Here are the "stickiest" things we read this week.
Social Velocity's Nell Edgington's headline (above) initially got our attention because, well, we are feeling the rapid evolution. John Trybus, Georgetown University's "social strategist," recently talked with Ms. Edgington about the state of social innovation and his blog post remarks on current sector transformations definitely resonate with us. Good stuff.
- The rapid evolution of the nonprofit sector is happening now. “Our economy is going under a fundamental restructuring and that’s affecting nonprofits as well,” Nell explains. “If [nonprofits] don’t dramatically change the way they do business they’re not going to be able to survive and thrive.” The status quo where nonprofits can hide behind the benevolent shield of charity no longer exists. Nonprofits “have to make some significant changes if they want to survive in this new reality,” she adds.
- A new type of ROI is fundamental to prove value. Forget the traditional ROI and think about a social return on investment. Says Nell: “It’s not enough to say we are doing good work and we’re helping people. You now need to start to prove that. That’s a real movement in the sector and I think that’s exciting.”
- Financing and not fundraising is necessary to ensure sustainability. The hamster wheel of galas, dinners and other traditional forms of raising money for good causes no longer works. “The system is broken,” Nell proclaims. To truly create sustainable sources of funding “it starts with taking a much bigger picture view and creating an overall financing strategy,” she adds. “So it’s starting with ‘what do we want to accomplish in the world?’ and how do we create a financial model to do that?”
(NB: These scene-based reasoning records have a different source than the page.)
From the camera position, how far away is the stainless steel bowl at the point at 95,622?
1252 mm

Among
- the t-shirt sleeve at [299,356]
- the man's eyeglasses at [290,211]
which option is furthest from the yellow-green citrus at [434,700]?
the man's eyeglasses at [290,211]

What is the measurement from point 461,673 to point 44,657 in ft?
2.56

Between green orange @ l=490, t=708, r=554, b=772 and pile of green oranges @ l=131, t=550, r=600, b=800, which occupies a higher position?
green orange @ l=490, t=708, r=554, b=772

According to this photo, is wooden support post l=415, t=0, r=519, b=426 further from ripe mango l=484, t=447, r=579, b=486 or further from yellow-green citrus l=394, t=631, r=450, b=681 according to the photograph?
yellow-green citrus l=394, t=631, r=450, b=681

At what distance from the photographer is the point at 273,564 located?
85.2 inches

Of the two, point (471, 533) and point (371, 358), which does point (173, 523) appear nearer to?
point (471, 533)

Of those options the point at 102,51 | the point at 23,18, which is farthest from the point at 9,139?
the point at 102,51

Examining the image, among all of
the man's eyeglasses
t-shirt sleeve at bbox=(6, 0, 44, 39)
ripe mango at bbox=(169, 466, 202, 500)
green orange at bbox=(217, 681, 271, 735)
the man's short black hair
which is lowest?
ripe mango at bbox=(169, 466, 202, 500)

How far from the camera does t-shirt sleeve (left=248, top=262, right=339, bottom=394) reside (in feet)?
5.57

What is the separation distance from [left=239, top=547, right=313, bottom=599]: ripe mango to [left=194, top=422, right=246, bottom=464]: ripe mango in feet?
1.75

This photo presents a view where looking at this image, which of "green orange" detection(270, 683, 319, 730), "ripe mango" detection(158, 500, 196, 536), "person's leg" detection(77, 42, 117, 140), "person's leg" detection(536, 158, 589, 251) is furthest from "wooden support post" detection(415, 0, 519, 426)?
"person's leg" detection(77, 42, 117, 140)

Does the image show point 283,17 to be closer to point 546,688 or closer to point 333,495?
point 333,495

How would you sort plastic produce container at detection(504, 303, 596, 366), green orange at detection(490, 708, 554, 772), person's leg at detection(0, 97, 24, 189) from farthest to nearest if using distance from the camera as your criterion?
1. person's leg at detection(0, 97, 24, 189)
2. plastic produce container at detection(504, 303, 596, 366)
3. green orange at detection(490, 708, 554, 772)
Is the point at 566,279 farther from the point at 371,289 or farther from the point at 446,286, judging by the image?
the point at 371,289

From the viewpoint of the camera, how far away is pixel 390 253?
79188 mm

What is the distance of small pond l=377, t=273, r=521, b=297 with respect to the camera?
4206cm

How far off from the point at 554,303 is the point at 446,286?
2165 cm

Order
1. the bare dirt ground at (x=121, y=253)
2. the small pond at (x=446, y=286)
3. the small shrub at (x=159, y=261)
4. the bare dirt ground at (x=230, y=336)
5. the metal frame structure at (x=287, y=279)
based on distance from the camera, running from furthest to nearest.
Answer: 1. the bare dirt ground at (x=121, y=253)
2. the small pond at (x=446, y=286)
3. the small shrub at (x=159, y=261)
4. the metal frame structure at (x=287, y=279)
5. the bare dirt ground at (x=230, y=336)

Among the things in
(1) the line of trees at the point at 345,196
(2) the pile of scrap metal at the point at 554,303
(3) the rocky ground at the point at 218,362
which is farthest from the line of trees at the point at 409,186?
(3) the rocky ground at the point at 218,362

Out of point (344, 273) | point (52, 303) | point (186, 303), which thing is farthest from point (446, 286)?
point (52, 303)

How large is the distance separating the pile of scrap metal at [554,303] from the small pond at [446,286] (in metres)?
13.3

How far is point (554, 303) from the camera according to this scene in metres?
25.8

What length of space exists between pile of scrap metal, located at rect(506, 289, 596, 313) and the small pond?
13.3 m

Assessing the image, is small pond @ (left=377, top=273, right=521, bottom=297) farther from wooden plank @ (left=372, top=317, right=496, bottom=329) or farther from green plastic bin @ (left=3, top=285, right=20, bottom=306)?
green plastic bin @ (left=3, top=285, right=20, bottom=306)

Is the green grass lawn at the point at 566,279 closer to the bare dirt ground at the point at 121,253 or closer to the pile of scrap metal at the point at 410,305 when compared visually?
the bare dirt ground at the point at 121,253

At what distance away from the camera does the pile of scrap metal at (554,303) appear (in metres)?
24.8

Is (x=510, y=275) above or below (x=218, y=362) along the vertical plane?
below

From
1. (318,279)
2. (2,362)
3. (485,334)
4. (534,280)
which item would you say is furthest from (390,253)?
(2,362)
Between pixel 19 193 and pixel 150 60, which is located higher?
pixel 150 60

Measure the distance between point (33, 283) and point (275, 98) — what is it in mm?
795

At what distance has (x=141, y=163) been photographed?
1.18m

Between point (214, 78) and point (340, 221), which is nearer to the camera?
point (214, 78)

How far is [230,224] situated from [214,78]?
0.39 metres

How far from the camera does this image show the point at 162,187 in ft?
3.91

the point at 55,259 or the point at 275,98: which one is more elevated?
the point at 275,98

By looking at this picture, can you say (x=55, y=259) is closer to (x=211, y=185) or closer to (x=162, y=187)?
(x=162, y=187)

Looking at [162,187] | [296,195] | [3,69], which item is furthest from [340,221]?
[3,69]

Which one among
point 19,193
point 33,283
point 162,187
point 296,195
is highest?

Rod Schwartz, contributor over at Social Edge, bemoans the fixation of social investors on what's new and cool . Could Cleveland+ benefit from a "problem" like this? What's new and cool in our social sector? We understand this obsession with the shiny new toy (and have been guilty of it ourselves), but is this point-of-view good for solving social problems? Mr. Schwartz argues that it's as bad as (we would argue) business-as-usual is.
A charismatic founder might be in place, but there is no battle-tested team or Board. A breath-taking PowerPoint presentation has been assembled, but the route to market is unclear, and the business plan , though replete with colourful graphics, is bereft of anything which resembles hard evidence. There is sometimes no product or even a prototype—just the best of intentions and glorious aspirations.
The social enterprise sector must allow for innovation —for where else can the experimentation take place in solving social problems, but things are way out of balance. In my judgement investors and governments are obsessively fascinated with cool early stage ideas. We can dream together with the entrepreneur about what might be but forget that things almost never work out as well as planned.